Rung 11-Agentic systems in production¶
- What: Async execution, observability per step, human-in-the-loop checkpoints, audit logs.
- Why it earns its place: This is where you bring your backend skills home. It's the bridge from prototype to product.
- Resource: Langfuse / LangSmith agent tracing docs. Plus OpenTelemetry GenAI semantic conventions.
- Done when: Your agent has full step-by-step traces, an audit log, and a kill switch.
Minimum required to leave this sequence¶
- Tool-use loop from scratch with 3 tools.

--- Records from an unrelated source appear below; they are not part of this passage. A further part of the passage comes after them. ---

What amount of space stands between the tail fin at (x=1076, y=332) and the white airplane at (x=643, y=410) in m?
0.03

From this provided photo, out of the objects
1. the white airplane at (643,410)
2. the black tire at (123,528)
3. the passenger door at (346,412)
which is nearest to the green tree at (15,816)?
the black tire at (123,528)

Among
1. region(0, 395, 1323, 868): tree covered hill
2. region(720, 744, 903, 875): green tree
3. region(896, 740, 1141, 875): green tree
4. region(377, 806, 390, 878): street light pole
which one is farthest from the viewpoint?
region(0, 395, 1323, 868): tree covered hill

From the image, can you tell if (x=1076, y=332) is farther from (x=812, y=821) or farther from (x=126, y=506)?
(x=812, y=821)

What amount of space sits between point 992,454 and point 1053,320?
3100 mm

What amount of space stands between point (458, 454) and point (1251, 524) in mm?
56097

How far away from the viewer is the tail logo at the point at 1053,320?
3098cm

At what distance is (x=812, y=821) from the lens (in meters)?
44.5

- ReAct agent implemented from scratch.
- Reflection step measured against a no-reflection baseline.
- One multi-agent system built and critiqued.
- Evaluated an agent on a public benchmark or 50+ task set.
- Agent has step traces, budget caps, and timeouts.
Going further¶
- Anthropic "Building Effective Agents"-re-read every quarter.
- Lilian Weng "LLM Powered Autonomous Agents" (lilianweng.github.io)-foundational survey.
- Designing Agentic AI Systems-emerging books in 2025/2026; check current titles.
How this sequence connects to the year¶
- Month 6: Rungs 01–04 are the build for month 6's agentic anchor.
- Q3 Track B: This sequence is your specialty if you pick agents.
- Q4: Robustness (rung 10) is what makes a capstone agent presentable.